In [1]:
from bs4 import BeautifulSoup, NavigableString
from urllib.request import urlopen
import re
import time
import random
import os
import json
from collections import defaultdict
from utils import read_corpus

In [2]:
corpus = read_corpus()
for k, v in corpus.items():
    print(f"Number of {k}-level texts: {len(v)}")
corpus_A1 = corpus["A1"]
corpus_A2 = corpus["A2"]
corpus_B = corpus["B"]
print(f"total number of texts: {len(corpus_A1) + len(corpus_A2) + len(corpus_B)}")

# shuffle
random.shuffle(corpus_A1)
random.shuffle(corpus_A2)
random.shuffle(corpus_B)

Number of A1-level texts: 94
Number of A2-level texts: 62
Number of B-level texts: 152
total number of texts: 308


In [3]:
A1_train_split = round(len(corpus_A1) * 0.8)
A2_train_split = round(len(corpus_A2) * 0.8)
B_train_split = round(len(corpus_B) * 0.8)
A1_val_split = round(len(corpus_A1) * 0.1)
A2_val_split = round(len(corpus_A2) * 0.1)
B_val_split = round(len(corpus_B) * 0.1)

print(f"Train size for A1 level: {A1_train_split}")
print(f"Train size for A2 level: {A2_train_split}")
print(f"Train size for B level: {B_train_split}")
print(f"Validation size for A1 level: {A1_val_split}")
print(f"Validation size for A2 level: {A2_val_split}")
print(f"Validation size for B level: {B_val_split}")
print(f"Test size for A1 level: {A1_val_split}")
print(f"Test size for A2 level: {A2_val_split}")
print(f"Test size for B level: {B_val_split}")

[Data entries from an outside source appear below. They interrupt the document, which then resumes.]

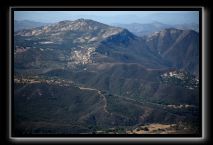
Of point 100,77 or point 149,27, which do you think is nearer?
point 100,77

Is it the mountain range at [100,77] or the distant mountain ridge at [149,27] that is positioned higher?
the distant mountain ridge at [149,27]

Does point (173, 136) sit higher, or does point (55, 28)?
point (55, 28)

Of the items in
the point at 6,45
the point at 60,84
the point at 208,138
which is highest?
the point at 6,45

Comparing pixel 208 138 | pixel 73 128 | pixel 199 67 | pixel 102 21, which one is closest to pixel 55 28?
pixel 102 21

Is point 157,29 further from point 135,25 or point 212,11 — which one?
point 212,11

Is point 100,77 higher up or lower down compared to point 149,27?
lower down

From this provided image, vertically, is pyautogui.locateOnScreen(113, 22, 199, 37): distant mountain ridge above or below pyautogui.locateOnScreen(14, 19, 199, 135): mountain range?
above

Train size for A1 level: 75
Train size for A2 level: 50
Train size for B level: 122
Validation size for A1 level: 9
Validation size for A2 level: 6
Validation size for B level: 15
Test size for A1 level: 9
Test size for A2 level: 6
Test size for B level: 15


In [4]:
val = corpus_A1[:A1_val_split] + corpus_A2[:A2_val_split] + corpus_B[:B_val_split]
test = (
    corpus_A1[A1_val_split : A1_val_split * 2]
    + corpus_A2[A2_val_split : A2_val_split * 2]
    + corpus_B[B_val_split : B_val_split * 2]
)
train = (
    corpus_A1[A1_val_split * 2 :]
    + corpus_A2[A2_val_split * 2 :]
    + corpus_B[B_val_split * 2 :]
)

# shuffle
random.shuffle(train)
random.shuffle(val)
random.shuffle(test)

# verify
print(f"Total train size: {len(train)}")
print(f"Total validation size: {len(val)}")
print(f"Total test size: {len(test)}")
print(f"Sum of sizes: {len(train) + len(val) + len(test)}")

Total train size: 248
Total validation size: 30
Total test size: 30
Sum of sizes: 308


In [5]:
X_train = []
y_train = []
for text in train:
    X_train.append(text["content"])
    y_train.append(text["level"])

X_val = []
y_val = []
for text in val:
    X_val.append(text["content"])
    y_val.append(text["level"])

X_test = []
y_test = []
for text in test:
    X_test.append(text["content"])
    y_test.append(text["level"])

In [6]:
# write to file
with open("../data/train.json", "w", encoding="utf-8") as fout:
    json.dump(train, fout)
with open("../data/val.json", "w", encoding="utf-8") as fout:
    json.dump(val, fout)
with open("../data/test.json", "w", encoding="utf-8") as fout:
    json.dump(test, fout)

In [7]:
def to_file(split, filename):
    """
    given a train or validation split, write to file

    split: (list) list of texts or list of labels
    filename: (str) name for the output file
    """
    tofile = ""
    mode = filename[0]
    if mode == "X":
        for text in split:
            tofile += text + "#" * 20
        tofile = tofile[:-20]

        with open(f"../data/{filename}.txt", "w", encoding="utf-8") as fout:
            fout.write(tofile)

    elif mode == "y":
        for label in split:
            tofile += label + "\n"
        tofile = tofile[:-1]

        with open(f"../data/{filename}.txt", "w", encoding="utf-8") as fout:
            fout.write(tofile)

In [8]:
to_file(X_train, "X_train")
to_file(y_train, "y_train")
to_file(X_val, "X_val")
to_file(y_val, "y_val")
to_file(X_test, "X_test")
to_file(y_test, "y_test")